Task requirements
Reproduce each of the following lines verbatim, in the same order, and omit the pictures from your answer.

Task data
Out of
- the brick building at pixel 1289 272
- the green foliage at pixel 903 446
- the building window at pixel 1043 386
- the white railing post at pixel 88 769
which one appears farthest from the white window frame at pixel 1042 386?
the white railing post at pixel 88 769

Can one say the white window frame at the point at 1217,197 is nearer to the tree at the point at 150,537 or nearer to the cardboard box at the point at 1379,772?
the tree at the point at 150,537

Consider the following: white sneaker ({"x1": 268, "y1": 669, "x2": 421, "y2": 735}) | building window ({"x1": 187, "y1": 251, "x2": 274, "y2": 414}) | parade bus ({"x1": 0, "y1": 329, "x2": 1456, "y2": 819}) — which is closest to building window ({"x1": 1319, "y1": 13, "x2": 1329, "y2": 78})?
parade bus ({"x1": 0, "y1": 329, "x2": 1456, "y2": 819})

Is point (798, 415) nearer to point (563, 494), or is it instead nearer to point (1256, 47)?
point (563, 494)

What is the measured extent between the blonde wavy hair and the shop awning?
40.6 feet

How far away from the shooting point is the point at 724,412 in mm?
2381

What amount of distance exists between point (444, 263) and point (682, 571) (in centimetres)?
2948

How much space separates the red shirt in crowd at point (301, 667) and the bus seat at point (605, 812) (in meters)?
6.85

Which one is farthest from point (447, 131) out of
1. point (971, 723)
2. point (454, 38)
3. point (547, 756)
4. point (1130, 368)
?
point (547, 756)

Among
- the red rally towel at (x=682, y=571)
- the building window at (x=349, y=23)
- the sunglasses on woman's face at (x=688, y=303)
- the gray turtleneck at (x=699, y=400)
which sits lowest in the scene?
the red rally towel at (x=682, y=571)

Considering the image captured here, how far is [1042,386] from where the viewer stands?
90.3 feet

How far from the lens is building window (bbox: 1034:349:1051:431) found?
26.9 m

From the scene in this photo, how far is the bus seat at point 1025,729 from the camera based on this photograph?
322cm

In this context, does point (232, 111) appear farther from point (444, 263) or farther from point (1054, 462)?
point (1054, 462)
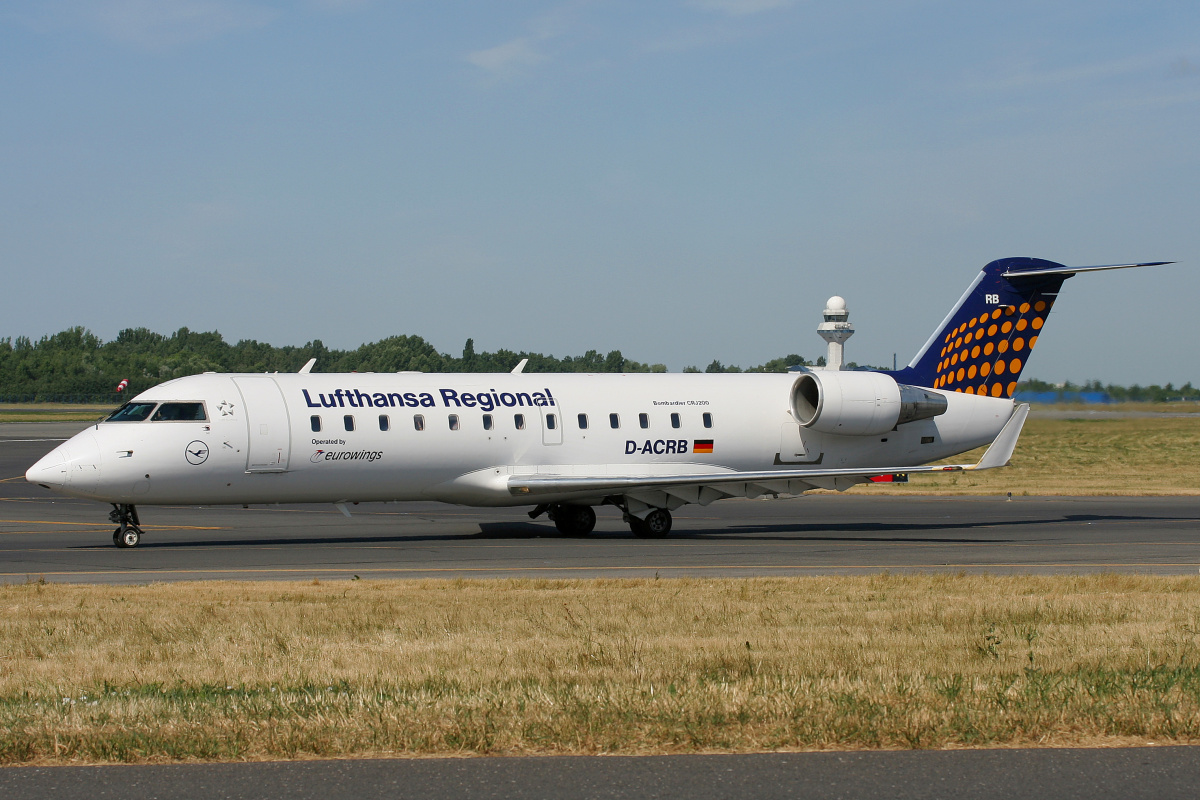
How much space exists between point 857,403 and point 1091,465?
90.8ft

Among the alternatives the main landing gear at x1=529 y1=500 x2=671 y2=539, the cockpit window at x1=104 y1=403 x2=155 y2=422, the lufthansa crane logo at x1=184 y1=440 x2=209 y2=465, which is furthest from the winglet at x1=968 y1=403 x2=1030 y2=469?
the cockpit window at x1=104 y1=403 x2=155 y2=422

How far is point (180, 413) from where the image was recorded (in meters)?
23.0

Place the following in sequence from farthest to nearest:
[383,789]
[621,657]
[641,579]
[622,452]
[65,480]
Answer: [622,452], [65,480], [641,579], [621,657], [383,789]

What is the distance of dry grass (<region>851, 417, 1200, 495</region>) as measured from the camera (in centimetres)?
3994

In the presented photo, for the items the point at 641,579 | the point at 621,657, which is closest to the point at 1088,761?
the point at 621,657

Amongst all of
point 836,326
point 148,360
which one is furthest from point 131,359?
point 836,326

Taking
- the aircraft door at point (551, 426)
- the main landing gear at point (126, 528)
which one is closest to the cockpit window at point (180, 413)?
the main landing gear at point (126, 528)

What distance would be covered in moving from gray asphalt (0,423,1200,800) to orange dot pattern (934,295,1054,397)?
3.26 m

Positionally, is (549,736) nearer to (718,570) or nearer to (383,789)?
(383,789)

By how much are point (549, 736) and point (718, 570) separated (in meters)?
11.3

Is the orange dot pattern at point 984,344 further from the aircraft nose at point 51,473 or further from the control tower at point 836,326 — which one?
the control tower at point 836,326

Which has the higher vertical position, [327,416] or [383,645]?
[327,416]

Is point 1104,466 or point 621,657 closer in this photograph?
point 621,657

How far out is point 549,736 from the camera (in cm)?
786
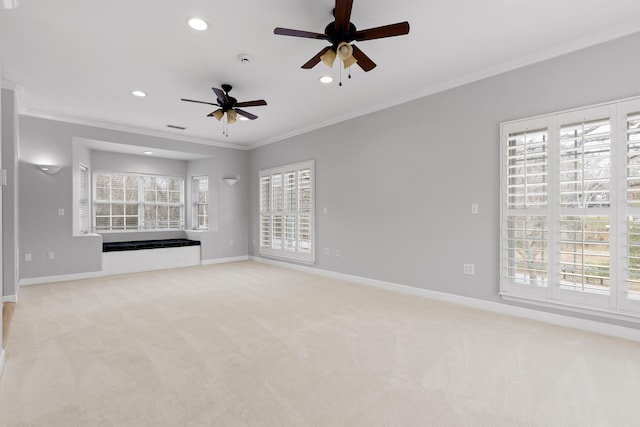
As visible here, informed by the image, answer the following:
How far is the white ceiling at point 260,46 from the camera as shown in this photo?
2.64 m

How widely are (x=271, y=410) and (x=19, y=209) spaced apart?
18.2 ft

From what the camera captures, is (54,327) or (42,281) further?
(42,281)

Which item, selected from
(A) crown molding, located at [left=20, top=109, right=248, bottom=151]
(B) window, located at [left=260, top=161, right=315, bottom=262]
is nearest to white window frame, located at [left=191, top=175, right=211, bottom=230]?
(A) crown molding, located at [left=20, top=109, right=248, bottom=151]

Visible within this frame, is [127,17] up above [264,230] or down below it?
above

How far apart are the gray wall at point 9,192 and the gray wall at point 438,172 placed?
4.37 meters

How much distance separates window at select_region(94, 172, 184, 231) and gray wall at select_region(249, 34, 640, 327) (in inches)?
158

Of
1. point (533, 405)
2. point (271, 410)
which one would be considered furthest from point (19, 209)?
point (533, 405)

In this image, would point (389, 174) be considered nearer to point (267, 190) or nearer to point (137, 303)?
point (267, 190)

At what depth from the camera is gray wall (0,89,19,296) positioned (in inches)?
156

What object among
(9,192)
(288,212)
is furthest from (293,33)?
(288,212)

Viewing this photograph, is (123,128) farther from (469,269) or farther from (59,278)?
(469,269)

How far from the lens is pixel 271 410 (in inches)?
73.5

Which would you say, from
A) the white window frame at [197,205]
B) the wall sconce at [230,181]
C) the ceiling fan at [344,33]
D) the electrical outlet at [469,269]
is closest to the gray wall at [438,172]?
the electrical outlet at [469,269]

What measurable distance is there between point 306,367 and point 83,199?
614cm
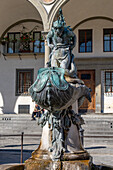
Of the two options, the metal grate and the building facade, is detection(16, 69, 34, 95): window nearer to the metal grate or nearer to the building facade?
the building facade

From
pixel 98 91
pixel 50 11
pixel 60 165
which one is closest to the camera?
pixel 60 165

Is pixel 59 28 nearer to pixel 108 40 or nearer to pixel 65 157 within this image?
pixel 65 157

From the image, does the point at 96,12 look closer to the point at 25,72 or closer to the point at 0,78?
the point at 25,72

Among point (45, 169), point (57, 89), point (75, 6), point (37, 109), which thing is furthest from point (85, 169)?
point (75, 6)

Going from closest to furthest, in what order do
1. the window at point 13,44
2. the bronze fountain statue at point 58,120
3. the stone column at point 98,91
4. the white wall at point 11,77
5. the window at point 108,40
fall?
the bronze fountain statue at point 58,120, the stone column at point 98,91, the window at point 108,40, the white wall at point 11,77, the window at point 13,44

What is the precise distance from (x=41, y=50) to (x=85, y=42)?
313cm

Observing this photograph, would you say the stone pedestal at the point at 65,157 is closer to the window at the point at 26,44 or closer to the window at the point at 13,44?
the window at the point at 26,44

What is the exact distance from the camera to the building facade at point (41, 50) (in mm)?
20234

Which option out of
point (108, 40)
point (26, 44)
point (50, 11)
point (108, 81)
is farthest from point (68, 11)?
point (108, 81)

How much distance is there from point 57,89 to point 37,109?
12.6m

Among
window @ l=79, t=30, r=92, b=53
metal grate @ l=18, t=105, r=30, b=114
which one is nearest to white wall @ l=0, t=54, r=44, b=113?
metal grate @ l=18, t=105, r=30, b=114

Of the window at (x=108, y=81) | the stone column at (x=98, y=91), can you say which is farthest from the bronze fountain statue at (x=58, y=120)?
the window at (x=108, y=81)

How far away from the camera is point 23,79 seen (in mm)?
21844

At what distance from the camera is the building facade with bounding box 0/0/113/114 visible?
20.2 m
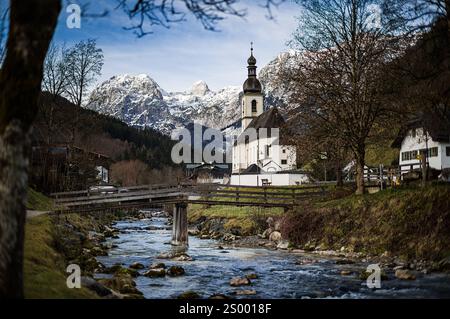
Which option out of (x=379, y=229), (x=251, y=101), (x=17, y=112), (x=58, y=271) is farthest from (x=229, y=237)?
(x=251, y=101)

Response to this exercise
Out of
- the brick building at pixel 1289 272
- the green foliage at pixel 903 446
- the building window at pixel 1043 386
- the white railing post at pixel 88 769
which one appears farthest from the white window frame at pixel 1042 386?
the white railing post at pixel 88 769

Can one say the white window frame at the point at 1217,197 is nearer to the tree at the point at 150,537 or nearer to the cardboard box at the point at 1379,772?
the tree at the point at 150,537

Consider the following: white sneaker ({"x1": 268, "y1": 669, "x2": 421, "y2": 735}) | building window ({"x1": 187, "y1": 251, "x2": 274, "y2": 414}) | parade bus ({"x1": 0, "y1": 329, "x2": 1456, "y2": 819}) — which is closest to building window ({"x1": 1319, "y1": 13, "x2": 1329, "y2": 78})?
parade bus ({"x1": 0, "y1": 329, "x2": 1456, "y2": 819})

Is point (798, 415) nearer to point (563, 494), or is it instead nearer to point (1256, 47)?
point (563, 494)

What is the measured extent between the blonde wavy hair and the shop awning?
40.6 feet

How far away from the shooting point is the point at 724,412 in mm?
2381

What amount of distance exists between point (444, 263) and point (682, 571) (in centimetres)?
2948

How much space separates the red shirt in crowd at point (301, 667) and the bus seat at point (605, 812) (in meters)?
6.85

Which one is farthest from point (447, 131) out of
1. point (971, 723)
2. point (454, 38)
3. point (547, 756)
4. point (1130, 368)
?
point (547, 756)

Among
- the red rally towel at (x=682, y=571)
- the building window at (x=349, y=23)
- the sunglasses on woman's face at (x=688, y=303)
- the gray turtleneck at (x=699, y=400)
which sits lowest in the scene?
the red rally towel at (x=682, y=571)

Considering the image captured here, how far is [1042,386] from where the viewer stands?
90.3 feet

How far from the lens is building window (bbox: 1034:349:1051:431) found?
26.9 m

From the scene in this photo, how far is the bus seat at point 1025,729 from the camera based on this photograph?
322cm

In this context, does point (232, 111) appear farther from point (444, 263) or farther from point (1054, 462)?
point (1054, 462)
How much space exists between point 857,403 and point 1091,465?
90.8ft

Among the alternatives the main landing gear at x1=529 y1=500 x2=671 y2=539, the cockpit window at x1=104 y1=403 x2=155 y2=422, the lufthansa crane logo at x1=184 y1=440 x2=209 y2=465, which is furthest from the winglet at x1=968 y1=403 x2=1030 y2=469?
the cockpit window at x1=104 y1=403 x2=155 y2=422

How far is point (180, 413) from where the image was recorded (in meters)?
23.0

Place the following in sequence from farthest to nearest:
[383,789]
[621,657]
[641,579]
[622,452]
[65,480]
Answer: [622,452], [65,480], [641,579], [621,657], [383,789]

What is the distance of dry grass (<region>851, 417, 1200, 495</region>) as measured from the camera (in centimetres)?
3994

In the presented photo, for the items the point at 641,579 | the point at 621,657, which is closest to the point at 1088,761?
the point at 621,657

Amongst all of
point 836,326
point 148,360
which one is furthest from point 131,359?
point 836,326

Taking
- the aircraft door at point (551, 426)
- the main landing gear at point (126, 528)
which one is closest to the cockpit window at point (180, 413)?
the main landing gear at point (126, 528)

What distance would be covered in moving from gray asphalt (0,423,1200,800) to orange dot pattern (934,295,1054,397)?
3.26 m

Positionally, is (549,736) nearer to (718,570) or nearer to (383,789)?
(383,789)

By how much are point (549, 736) and point (718, 570) separated (in meters)?
11.3

Is the orange dot pattern at point 984,344 further from the aircraft nose at point 51,473 or further from the control tower at point 836,326 — which one?
the control tower at point 836,326

Which has the higher vertical position, [327,416] or [383,645]?
[327,416]

Is point 1104,466 or point 621,657 closer in this photograph?
point 621,657

How far out is point 549,736 from the camera (in cm)?
786
As visible here, informed by the image, answer the following:
How far is the white ceiling at point 260,46 from the camera as shown in this photo?
2.64 m

How widely are (x=271, y=410) and (x=19, y=209) spaced apart?
18.2 ft

From what the camera captures, is (54,327) or (42,281) further?
(42,281)

Which item, selected from
(A) crown molding, located at [left=20, top=109, right=248, bottom=151]
(B) window, located at [left=260, top=161, right=315, bottom=262]
is nearest to white window frame, located at [left=191, top=175, right=211, bottom=230]?
(A) crown molding, located at [left=20, top=109, right=248, bottom=151]

Visible within this frame, is [127,17] up above [264,230] or down below it?
above

How far apart are the gray wall at point 9,192 and the gray wall at point 438,172 placed?
4.37 meters

How much distance separates window at select_region(94, 172, 184, 231) and gray wall at select_region(249, 34, 640, 327) (in inches)?
158

Of
1. point (533, 405)
2. point (271, 410)
which one would be considered furthest from point (19, 209)?
point (533, 405)

In this image, would point (389, 174) be considered nearer to point (267, 190) or nearer to point (137, 303)?
point (267, 190)

At what depth from the camera is gray wall (0,89,19,296) positioned (in inches)?
156

What object among
(9,192)
(288,212)
is furthest from (293,33)?
(288,212)

Viewing this photograph, is (123,128) farther from (469,269) or farther from (59,278)?
(469,269)

How far from the lens is pixel 271 410 (in inches)?
73.5

Which would you say, from
A) the white window frame at [197,205]
B) the wall sconce at [230,181]
C) the ceiling fan at [344,33]
D) the electrical outlet at [469,269]
is closest to the gray wall at [438,172]?
the electrical outlet at [469,269]

What measurable distance is there between point 306,367 and point 83,199?
614cm
Of the two options, the metal grate and the building facade, is detection(16, 69, 34, 95): window nearer to the metal grate or nearer to the building facade?
the building facade

From
pixel 98 91
pixel 50 11
pixel 60 165
which one is closest to the camera?
pixel 60 165

Is pixel 59 28 nearer to pixel 108 40 or nearer to pixel 65 157 within this image?
pixel 65 157

From the image, does the point at 96,12 look closer to the point at 25,72 or closer to the point at 0,78?
the point at 25,72

Among point (45, 169), point (57, 89), point (75, 6), point (37, 109), which thing is furthest from point (85, 169)?
point (75, 6)

Going from closest to furthest, in what order do
1. the window at point 13,44
2. the bronze fountain statue at point 58,120
3. the stone column at point 98,91
4. the white wall at point 11,77
5. the window at point 108,40
fall?
the bronze fountain statue at point 58,120, the stone column at point 98,91, the window at point 108,40, the white wall at point 11,77, the window at point 13,44

What is the precise distance from (x=41, y=50) to (x=85, y=42)?
313cm

Observing this photograph, would you say the stone pedestal at the point at 65,157 is closer to the window at the point at 26,44 or closer to the window at the point at 13,44?
the window at the point at 26,44

What is the exact distance from the camera to the building facade at point (41, 50) (in mm)?
20234

Which option out of
point (108, 40)
point (26, 44)
point (50, 11)
point (108, 81)
is farthest from point (68, 11)?
point (108, 81)

How much distance is there from point 57,89 to point 37,109?
12.6m

Among
window @ l=79, t=30, r=92, b=53
metal grate @ l=18, t=105, r=30, b=114
which one is nearest to white wall @ l=0, t=54, r=44, b=113?
metal grate @ l=18, t=105, r=30, b=114

Of the window at (x=108, y=81) | the stone column at (x=98, y=91), can you say which is farthest from the bronze fountain statue at (x=58, y=120)?
the window at (x=108, y=81)

How far away from the camera is point 23,79 seen (in mm)?
21844

At what distance from the camera is the building facade with bounding box 0/0/113/114 visible?
20.2 m
Which option out of (x=379, y=229), (x=251, y=101), (x=17, y=112), (x=58, y=271) is farthest from (x=229, y=237)?
(x=251, y=101)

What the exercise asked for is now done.